Day 11: Expanding Our Idea of Objects, Systems, and Situations

We talked about how which forces are internal and which are external change when you change the system boundary. We saw how the many forces of gravity become just one when we make the system larger. We defined the mass of the system and the position of the system (the center of mass). And then we tried our model on two air pucks that were previously filmed. We saw no obvious external forces, but the position-time graph wasn't a straight line; the velocity-time graph was. Turns out the system was on a hill, and we need to explore a new type of motion.

Day 10: Interaction Diagrams for Different Objects of Interest

After going over homework on force pairs and forces at angles, I divided the class into six groups and had each group draw an interaction diagram and a free-body diagram using the situation pictured above. Here's what they came up with:

The interaction diagrams looked different because the objects for the FBDs were different. Each group had a different system of interest, so each group saw the situation differently. This insight allowed us to quickly define internal, external, and negligible forces. 

Then we investigated what point should we track on video analysis to see CVPM for various systems. I'm working with some great friends and colleagues I met at the Ohio Modeling Workshops in Columbus, Ohio, and we're working on a manuscript for the Physics Teacher, so I don't want to go into too much detail here. (I'm already thinking of little tweaks for next time.) But my colleagues and I are trying to develop systems thinking in physics, and so far, so good. My first try with students worked well today.

Day 9: Forces at Angles and Interaction Diagrams

Today was all about how to deal with forces at angles. I had them, for the most part, come up with numerical ways to deal with components and vector addition diagrams, and then I summarized their methods in a chart. Then we tried some problems in class. I modified some classic Modeling Instruction questions to be only in variables to get them ready for what they'll see on the AP exam.

Day 8: Forces at Angles

Today was all about forces at angles. We worked on two problems. The first was on a force table. One force was at 0°; the other at 90°. Students knew what the picture should look like, but they figured out how to do the math in their groups without me teaching it. The last picture is their homework assignment. What can they figure out about this situation?

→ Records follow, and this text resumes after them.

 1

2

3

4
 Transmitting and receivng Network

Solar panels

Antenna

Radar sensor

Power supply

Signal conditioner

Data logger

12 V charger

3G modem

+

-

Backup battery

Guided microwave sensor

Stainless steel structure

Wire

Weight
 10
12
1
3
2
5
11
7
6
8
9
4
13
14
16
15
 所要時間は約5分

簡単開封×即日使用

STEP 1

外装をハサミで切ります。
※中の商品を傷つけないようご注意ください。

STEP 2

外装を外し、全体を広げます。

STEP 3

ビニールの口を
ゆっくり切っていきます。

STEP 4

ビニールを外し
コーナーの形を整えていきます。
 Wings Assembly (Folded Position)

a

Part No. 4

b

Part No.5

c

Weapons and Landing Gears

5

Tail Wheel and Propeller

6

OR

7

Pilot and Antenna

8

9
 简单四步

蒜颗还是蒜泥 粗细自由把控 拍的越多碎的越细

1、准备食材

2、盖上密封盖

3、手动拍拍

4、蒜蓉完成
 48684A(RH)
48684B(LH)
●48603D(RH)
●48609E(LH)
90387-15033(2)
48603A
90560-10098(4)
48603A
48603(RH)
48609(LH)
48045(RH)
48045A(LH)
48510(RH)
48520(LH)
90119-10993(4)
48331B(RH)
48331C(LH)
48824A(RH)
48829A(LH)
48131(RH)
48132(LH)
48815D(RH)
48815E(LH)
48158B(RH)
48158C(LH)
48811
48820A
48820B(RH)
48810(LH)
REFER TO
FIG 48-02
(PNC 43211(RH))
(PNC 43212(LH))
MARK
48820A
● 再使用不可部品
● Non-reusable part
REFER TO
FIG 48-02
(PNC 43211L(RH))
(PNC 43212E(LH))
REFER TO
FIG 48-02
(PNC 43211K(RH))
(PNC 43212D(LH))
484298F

Day 7: Forces at Angles and Trying to Quantify Forces

We had a long discussion about how to analyze forces at angles. When a person pushes a table at an angle, should we call that a normal force? A normal and a friction force? We decided that perhaps an applied force would be a way to sidestep this debate. We also debated which direction friction point. This even required, after I thought the discussion was done, a student call up another student to go through question 2 (pictured) after I thought we came to a class consensus. Hey, if I'm wrong, feel free to call someone else up!

Then I introduced two ways we can look at forces at angles--as components and through vector addition diagrams. I lamented we had a no way to quantify forces. So it was off to lab to figure out some quantitative relationship involving the force of gravity. We were creative about what objects we used as test masses.

Day 6: The Mistake Game

After they took their test, we did our first mistake game (Thanks, Kelly O'Shea! Your blog is great!) on the whiteboards. For most of the questions, only one of the students was supposed to make a mistake. On the last question, I told all the students to make a mistake. We had the best discussion when everyone made a mistake.

Day 5: Starting BFPM

We started today by trying to figure out when constant velocity happens in the real world. We weren't sure, as a class, if we had two fans of unequal strength, if the cart sped up to a certain constant speed or was always speeding up. We had to take the cart off the track and put it on the floor to check.

Then I talked about the four major types of interactions (gravity, normal, friction, and tension) and about how to make an interaction diagram. Then we practiced making interaction diagrams and free-body diagrams.

My students don't know yet how important interaction diagrams are. Wait until they see how we use them in MTM and ETM.